First review: Asmik Grigorian makes a muted Met debut
OperaReview for slippedisc.com by Susan Hall:
Asmik Grigorian, the toast of Europe and Carnegie Hall, made her Metropolitan Opera debut last night as Cio-Cio-San in Madama Butterfly. Her international career began with a ravishing Cio-Cio San sung in Stockholm. She sang the role a few years ago in Vienna, which used the same production the Met does: Anthony Minghella’s ravishingly beautiful interpretation. Now at the Met, Xian Zhang conducts.
Patricia Racette sang the role first at the Met and shuffled. This helped to make Cio-Cio-San a very credible young girl. Ms. Grigorian walks with a grown-up step, offering an older geisha. She does not flutter like a butterfly. Instead, her arms are extended wide as wings.
The ceremonial de-flowering of Cio-Cio San and her ritualistic suicide bracket a central vigil, as Butterfly, her son by the American Lieutenant Pinkerton, and Suzuki her maid, await the arrival of Pinkerton’s ship years after he left town and a pregnant geisha.
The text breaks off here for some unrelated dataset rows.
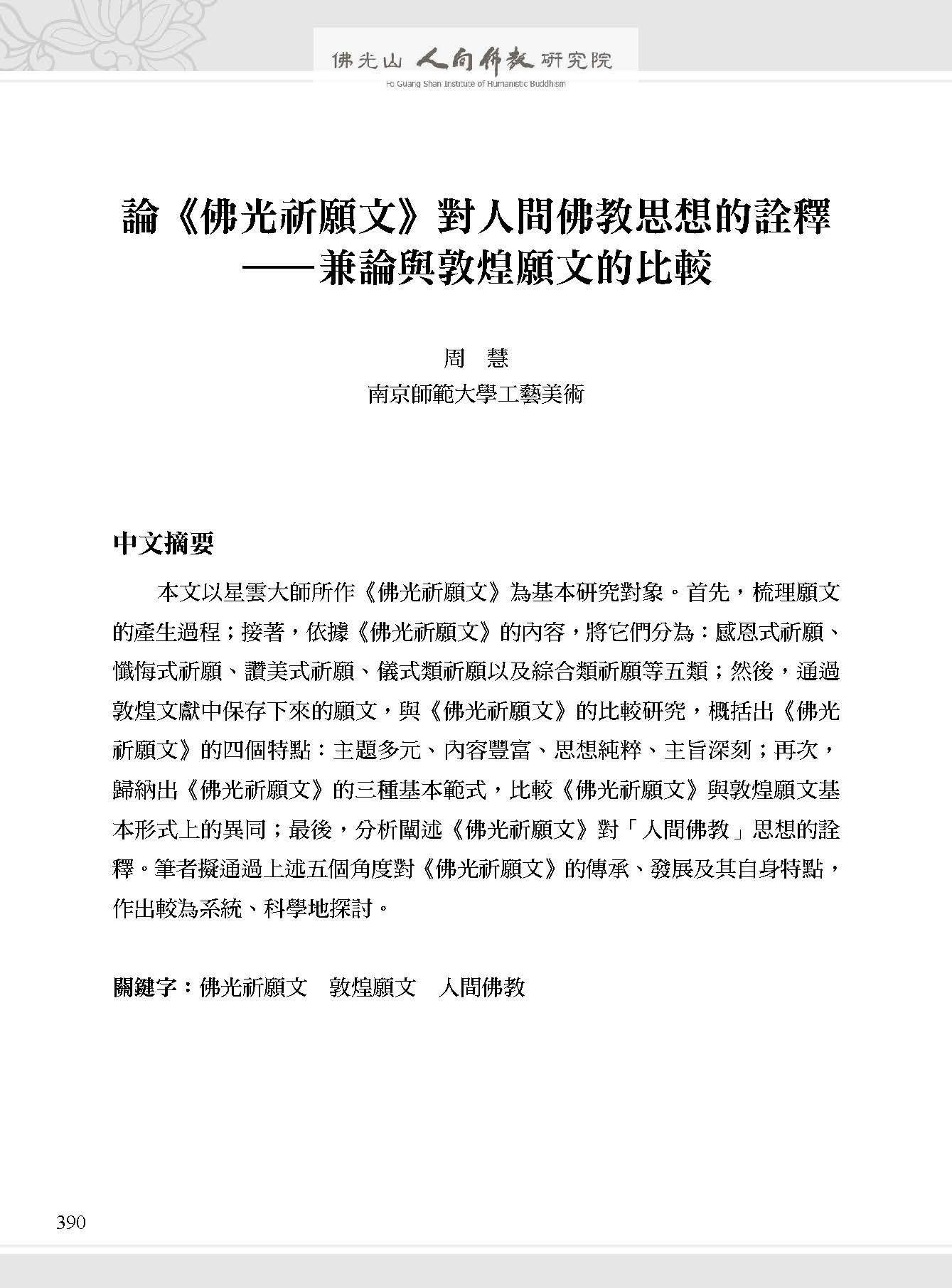 佛光山 人間佛教 研究院
Fo Guang Shan Institute of Humanistic Buddhism

論《佛光祈願文》對人間佛教思想的詮釋
——兼論與敦煌願文的比較

周　慧
南京師範大學工藝美術

中文摘要

本文以星雲大師所作《佛光祈願文》為基本研究對象。首先，梳理願文的產生過程；接著，依據《佛光祈願文》的內容，將它們分為：感恩式祈願、懺悔式祈願、讚美式祈願、儀式類祈願以及綜合類祈願等五類；然後，通過敦煌文獻中保存下來的願文，與《佛光祈願文》的比較研究，概括出《佛光祈願文》的四個特點：主題多元、內容豐富、思想純粹、主旨深刻；再次，歸納出《佛光祈願文》的三種基本範式，比較《佛光祈願文》與敦煌願文基本形式上的異同；最後，分析闡述《佛光祈願文》對「人間佛教」思想的詮釋。筆者擬通過上述五個角度對《佛光祈願文》的傳承、發展及其自身特點，作出較為系統、科學地探討。

關鍵字：佛光祈願文　敦煌願文　人間佛教

390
The opera is unusually still. Butterfly’s home is the setting. In Japan, the mistress of the house and the house itself are merged. Action is interior and stylized, which may not best display Ms. Grigorian’s dramatic style. Her Salome and Chrysothemis in Elektra were electrifying in Salzburg’s Festspielhaus.
Minghella aimed to make the stillness of the opera meaningful. Ms. Grigorian does stillness well. She has captivating phrasing that reflects emotion and character. Her dynamics are impeccable. Yet tones are not variously colored and in some passages, her voice does not ride over the orchestra.
Ms Grigorian is best heard and seen close up. It may also be the European opera houses which don’t exceed 2200 seats benefit her. (The Met has 3776 seats).
Geraldine Farrar debuted the role in America in 1907. Her voice was small. Yet she performed Cio-Cio-San 139 times. Although she apparently didn’t have Ms.Grigorian’s dramatic skills, she had a wild group of followers, the Gerry-Flappers. Busloads of high school students, some from as far away as Rhode Island, filled the Met Opera House for the debut. Will Ms. Grigorian attract a passionate following too?